4.10. Flavonoids Content Measurements

Flavonoid content was measured for rice plants according to the manufacturer’s instructions (Solarbio, Beijing, China). In brief, the leaf sheaths of five-leaf plants attacked by BPH for 0, 48, and 96 h were individually harvested. Leaf-sheaths were dried to a constant weight, pulverized, filtered with a 40-mesh sieve, and 100 mg was collected into 1.5 mL microcentrifuge tubes. A total of 1 mL extracting solution (60% ethanol) was added, and the mixture A was extracted by ultrasonic method (ultrasonic power: 300 W) at 60 °C for 30 min. The crude extract was centrifuged at 12,000 rpm for 10 min, and the volume of supernatant was adjusted to 1 mL. Three different reagents were successively added according to the manufacturer’s instructions, then mixed well, boiled in a water bath at 37 °C for 45 min, and centrifuged at 10,000× g for 10 min. A total of 200 μL supernatant was used to determine absorbance values at A470 in a 96-well plate. The flavonoid content was represented using a standard rutin curve, made beforehand.
ZH11, C700 and OFF were treated in the same way.

4.11. Vector Construction

The coding sequence (CDS) of LOC_OS02g39850(HCT) and LOC_OS04g01354(CHS) was amplified from C331 using gene-specific primers with linker sequences. Then, the CDS was recombined into the binary vector pCXUN with a HA protein tag under the control of the ubiquitin promoter (UBI) [5,7,52], and the recombination reaction was carried out using the Exnase II enzyme mix (Vazyme, Nanjing, China). Next, the constructed plasmids were transformated into E. coli to verified by sequencing.

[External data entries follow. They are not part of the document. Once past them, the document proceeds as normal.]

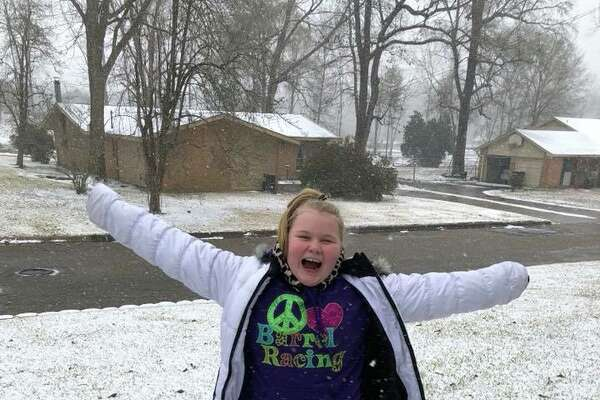 It was a winter wonderland Tuesday as residents from across Jasper County took the opportunity to photograph the a scene that this area does not see often.
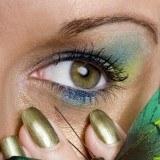 Maquillaje de ojos en azul combinando varios tonos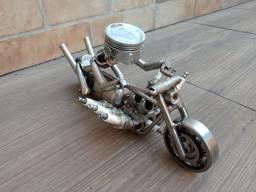 Motociclista em metal feito a mão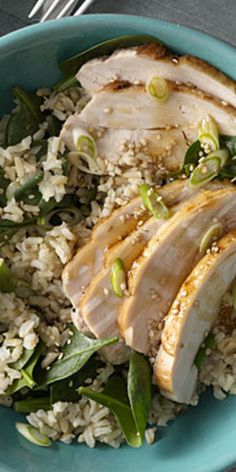 Brown Rice Bowl With Turkey  - Our delicious dinners make it a cinch to eat nutritious meals all week long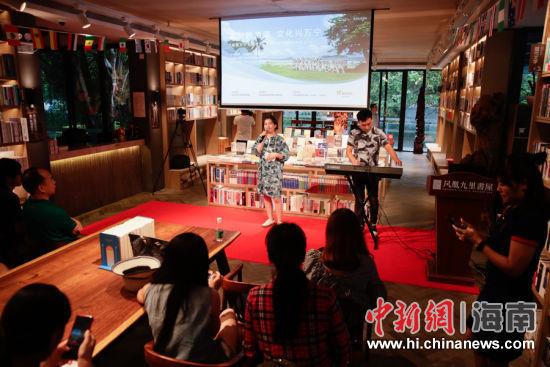 凤凰九里书屋举办民谣表演。刘洋摄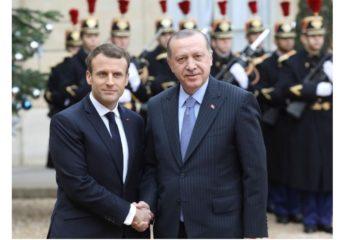"""فرنسا تستدعي السفير التركي بعد """"إهانات أردوغان"""
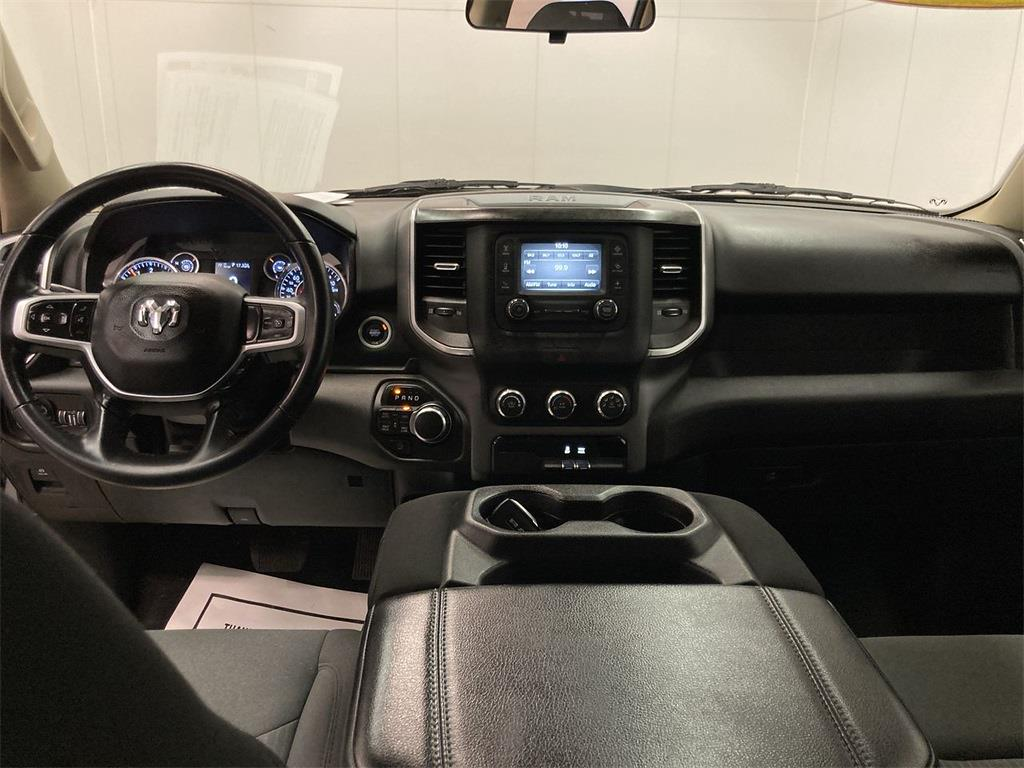 2019 Ram 1500 Crew Cab 4x4, Pickup #D210946A - photo 28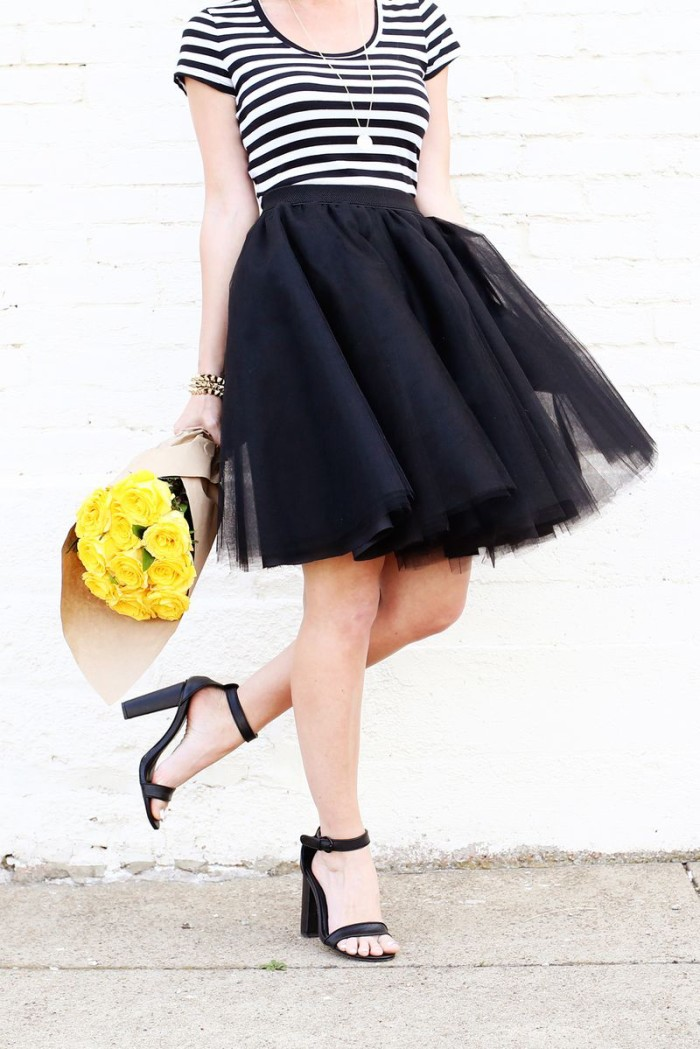In this tutorial by A Beautiful Mess , you'll learn to create a simple to make tulle skirt that you'll love. - Sewtorial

The primers used in this study are given in Table S15.

4.12. Extraction and Determination of Total Flavonoids from Rice Protoplasts

For extraction of total flavonoids from rice protoplasts analysis, we grew 600 Nipponbare rice seedlings on 1/2 MS medium for 10 days to prepare rice protoplasts of 5 mL [52]. Then, 300 μL rice protoplasts were aliquoted into 2 mL micro-centrifuge tube, three tubes for each gene, 8 ug of plasmid was added to each one of tubes, transformation was performed using the previously described method [5], and the protoplasts were incubated in W5 solution at 25 °C overnight. The following day, samples were centrifuged (5 min, 800× g) and the supernatant was discarded, then, 1 mL extracting solution (60% ethanol) was added, and the mixtures were extracted using the ultra-sonic method (ultrasonic power: 300 W) at 60 °C for 30 min. The crude extract was centrifuged at 12,000 rpm for 10 min, and the volume of super-natant for each tube was adjusted to 1 mL in new tubes. Then, 200 μL supernatant was used to determine absorbance values at A470 in a 96-well plate. Three separate experiments for three genes were performed in triplicate (HCT, CHS, GFP).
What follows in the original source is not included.